Reproduce the lines of data beginning at the line that contains "In this scene" and ending after the line that contains "which one appears", substituting "open meadow" for every occurrence of "grassy field" and leaving everything else unchanged.
## Begin GIVEN ENTRIES
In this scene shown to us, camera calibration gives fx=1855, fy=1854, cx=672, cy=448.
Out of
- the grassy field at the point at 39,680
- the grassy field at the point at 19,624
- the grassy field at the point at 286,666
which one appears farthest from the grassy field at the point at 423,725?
## End GIVEN ENTRIES
## Begin GIVEN ENTRIES
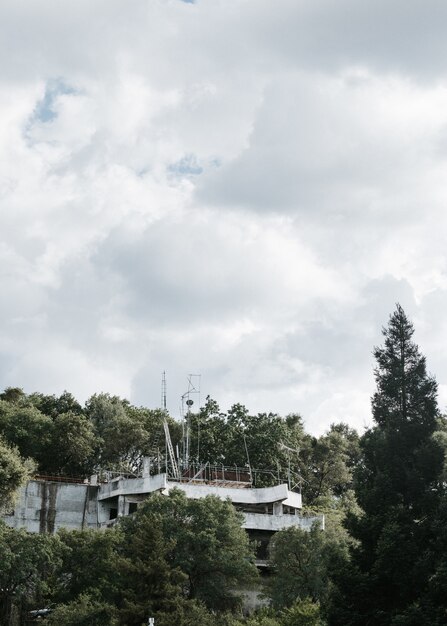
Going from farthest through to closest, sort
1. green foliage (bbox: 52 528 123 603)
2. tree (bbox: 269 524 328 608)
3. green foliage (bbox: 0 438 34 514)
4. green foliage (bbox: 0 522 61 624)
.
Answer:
## End GIVEN ENTRIES
## Begin GIVEN ENTRIES
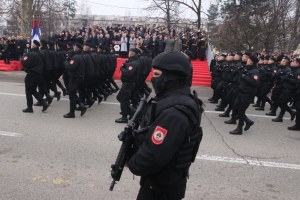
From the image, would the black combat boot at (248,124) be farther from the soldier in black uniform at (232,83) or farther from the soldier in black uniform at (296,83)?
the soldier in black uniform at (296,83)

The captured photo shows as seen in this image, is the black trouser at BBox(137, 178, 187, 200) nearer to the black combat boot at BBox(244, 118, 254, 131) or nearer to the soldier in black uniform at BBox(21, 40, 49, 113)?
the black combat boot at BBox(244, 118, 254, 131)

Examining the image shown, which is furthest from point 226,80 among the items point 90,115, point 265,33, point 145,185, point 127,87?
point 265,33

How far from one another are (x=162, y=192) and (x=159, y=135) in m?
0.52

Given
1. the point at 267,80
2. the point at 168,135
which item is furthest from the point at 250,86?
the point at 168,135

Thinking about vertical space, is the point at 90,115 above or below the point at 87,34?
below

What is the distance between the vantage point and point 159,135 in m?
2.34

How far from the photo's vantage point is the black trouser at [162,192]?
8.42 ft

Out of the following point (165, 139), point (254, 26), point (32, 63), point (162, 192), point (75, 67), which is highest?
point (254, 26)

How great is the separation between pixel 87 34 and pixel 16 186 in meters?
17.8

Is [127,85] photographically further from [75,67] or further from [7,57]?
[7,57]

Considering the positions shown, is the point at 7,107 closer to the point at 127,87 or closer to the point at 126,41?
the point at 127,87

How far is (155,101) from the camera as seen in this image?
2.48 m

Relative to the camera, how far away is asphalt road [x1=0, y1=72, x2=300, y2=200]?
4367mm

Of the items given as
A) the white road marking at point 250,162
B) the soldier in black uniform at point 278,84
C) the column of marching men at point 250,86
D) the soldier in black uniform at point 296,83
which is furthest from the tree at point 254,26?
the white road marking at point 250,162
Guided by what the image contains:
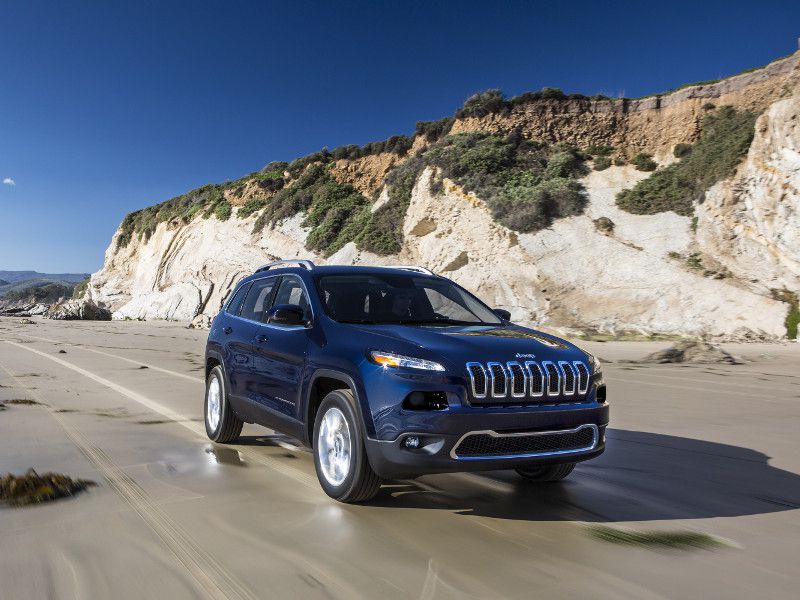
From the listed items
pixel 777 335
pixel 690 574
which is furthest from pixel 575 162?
## End GIVEN ENTRIES
_COMPLETED EXERCISE_
In this scene shown to us, camera calibration gives fx=1855, fy=1854, cx=672, cy=448.
Out of
- the open meadow at the point at 39,680
- the open meadow at the point at 19,624
- the open meadow at the point at 286,666
which one appears farthest from the open meadow at the point at 423,725?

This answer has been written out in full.